=== What the task asks ===
Give the data below again exactly, and drop each picture from it.
== == ==
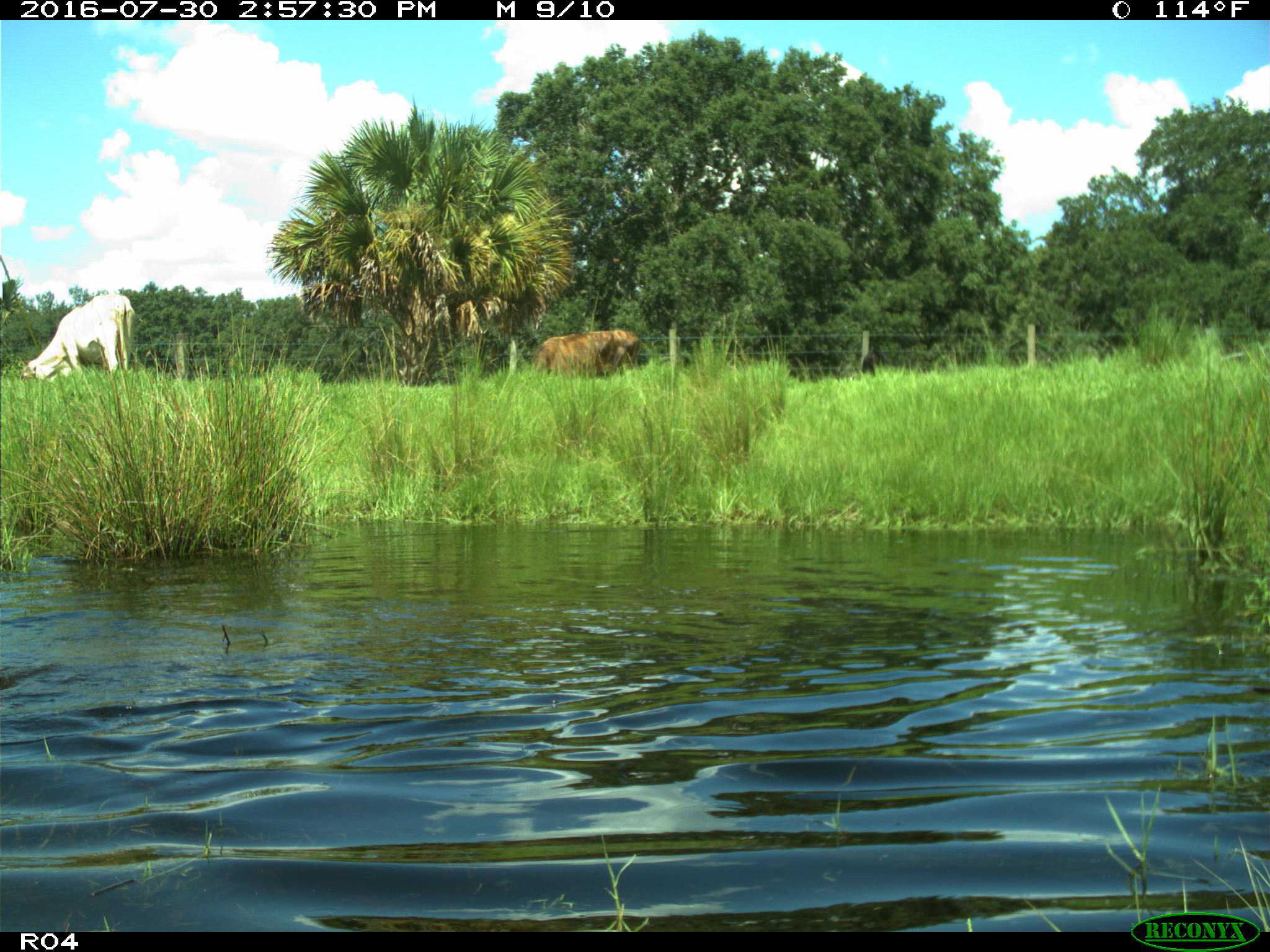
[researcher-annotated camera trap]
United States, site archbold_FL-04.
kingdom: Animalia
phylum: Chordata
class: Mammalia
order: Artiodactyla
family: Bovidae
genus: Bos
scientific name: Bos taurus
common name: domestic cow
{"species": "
== == ==
=== Exercise answer ===
[researcher-annotated camera trap]
United States, site archbold_FL-04.
kingdom: Animalia
phylum: Chordata
class: Mammalia
order: Artiodactyla
family: Bovidae
genus: Bos
scientific name: Bos taurus
common name: domestic cow
{"species": "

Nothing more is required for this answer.